CELEX: 32019M9471
Language: en
Date: 2019-09-04 00:00:00
Title: Commission Decision of 04/09/2019 declaring a concentration to be compatible with the common market (Case No COMP/M.9471 - Clearlake Capital Group, L.P. / TA Associates Management L.P., / DigiCert, Inc.) according to Council Regulation (EC) No 139/2004 (Only the English text is authentic)

EUROPEAN COMMISSION
                                                                Brussels, 4.9.2019
                                                                C(2019) 6471 final
                                                                                 PUBLIC VERSION
                                                                To the notifying parties
Subject:        Case M.9471 – CLEARLAKE / TA / DIGICERT
                Commission decision pursuant to Article 6(1)(b) of Council Regulation
                                       1
                (EC) No 139/2004 and Article 57 of the Agreement on the European
                                    2
                Economic Area
Dear Sir or Madam,
1.      On 12 August 2019, the European Commission received notification of a proposed
        concentration pursuant to Article 4 of the Merger Regulation by which the
        undertakings Clearlake Capital Group, L.P. (‘Clearlake’, United States) and TA
        Associates Management, L.P. (‘TA’, United States) acquire within the meaning of
        Article 3(1)(b) of the Merger Regulation joint control over the whole of the
        undertaking DigiCert Parent Inc (‘DigiCert’, United States) by way of purchase of
        shares.3
2.      The business activities of the undertakings concerned are:
             for Clearlake: private equity investment, with portfolio companies active in
              software and technology-enabled services, energy and industrials, and consumer
              products/services,
             for TA: private equity investment, with portfolio companies active in selected
              industries, including business services, consumer, financial services, healthcare
              and technologies,
             for DigiCert: enterprise security technology and/or software solutions with an
              emphasis on scalable high assurance digital certificates (including, in particular,
              TLS/SSL certificates) and Public Key Infrastructure solutions for identity and
              encryption.
1       OJ L 24, 29.1.2004, p. 1 (the ‘Merger Regulation’).

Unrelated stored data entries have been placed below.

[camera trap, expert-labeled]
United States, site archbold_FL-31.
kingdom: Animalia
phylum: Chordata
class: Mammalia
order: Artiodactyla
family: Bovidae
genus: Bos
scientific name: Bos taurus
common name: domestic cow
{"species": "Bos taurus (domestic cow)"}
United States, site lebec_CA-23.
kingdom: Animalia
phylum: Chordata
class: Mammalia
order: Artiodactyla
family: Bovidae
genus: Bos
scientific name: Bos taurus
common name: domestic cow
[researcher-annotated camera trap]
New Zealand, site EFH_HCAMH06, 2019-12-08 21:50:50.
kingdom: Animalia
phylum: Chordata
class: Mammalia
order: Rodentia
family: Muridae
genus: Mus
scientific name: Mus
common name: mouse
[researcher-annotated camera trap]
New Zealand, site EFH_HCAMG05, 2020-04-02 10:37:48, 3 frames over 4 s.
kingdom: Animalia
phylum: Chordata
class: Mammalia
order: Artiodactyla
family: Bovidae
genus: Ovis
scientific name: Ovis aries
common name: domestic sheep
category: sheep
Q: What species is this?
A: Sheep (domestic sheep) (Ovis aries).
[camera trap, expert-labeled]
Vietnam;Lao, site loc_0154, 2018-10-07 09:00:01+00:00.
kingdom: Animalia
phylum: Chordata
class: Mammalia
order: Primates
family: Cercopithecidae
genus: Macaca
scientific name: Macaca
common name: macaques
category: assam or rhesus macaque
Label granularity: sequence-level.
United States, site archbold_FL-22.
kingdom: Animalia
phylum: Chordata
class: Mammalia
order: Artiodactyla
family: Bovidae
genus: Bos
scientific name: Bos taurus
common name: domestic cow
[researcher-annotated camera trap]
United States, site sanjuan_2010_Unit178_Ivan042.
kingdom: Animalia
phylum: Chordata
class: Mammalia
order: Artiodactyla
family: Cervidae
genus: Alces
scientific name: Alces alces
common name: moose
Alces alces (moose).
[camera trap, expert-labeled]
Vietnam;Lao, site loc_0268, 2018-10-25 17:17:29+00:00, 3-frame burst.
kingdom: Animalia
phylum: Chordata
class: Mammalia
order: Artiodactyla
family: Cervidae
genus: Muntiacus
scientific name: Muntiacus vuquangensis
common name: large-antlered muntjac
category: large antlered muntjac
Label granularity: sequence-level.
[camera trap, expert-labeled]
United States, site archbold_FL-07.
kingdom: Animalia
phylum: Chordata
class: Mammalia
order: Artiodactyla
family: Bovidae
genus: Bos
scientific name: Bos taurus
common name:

With effect from 1 December 2009, the Treaty on
        the Functioning of the European Union (‘TFEU’) has introduced certain changes, such as the
        replacement of ‘Community’ by ‘Union’ and ‘common market’ by ‘internal market’. The terminology
        of the TFEU will be used throughout this decision.
2       OJ L 1, 3.1.1994, p. 3 (the ‘EEA Agreement’).
3       Publication in the Official Journal of the European Union No C 287, 26.8.2019, p. 10.
Commission européenne, DG COMP MERGER REGISTRY, 1049 Bruxelles, BELGIQUE
Europese Commissie, DG COMP MERGER REGISTRY, 1049 Brussel, BELGIË
Tel: +32 229-91111. Fax: +32 229-64301. E-mail: COMP-MERGER-REGISTRY@ec.europa.eu.
 ---pagebreak--- 3. After examination of the notification, the European Commission has concluded that
   the notified operation falls within the scope of the Merger Regulation and of
   paragraph 5(c) of the Commission Notice on a simplified procedure for treatment of
   certain concentrations under Council Regulation (EC) No 139/2004.4
4. For the reasons set out in the Notice on a simplified procedure, the European
   Commission has decided not to oppose the notified operation and to declare it
   compatible with the internal market and with the EEA Agreement. This decision is
   adopted in application of Article 6(1)(b) of the Merger Regulation and Article 57 of
   the EEA Agreement.
                                                  For the Commission
                                                  (Signed)
                                                  Cecilio MADERO VILLAREJO
                                                  Acting Director-General
4  OJ C 366, 14.12.2013, p. 5.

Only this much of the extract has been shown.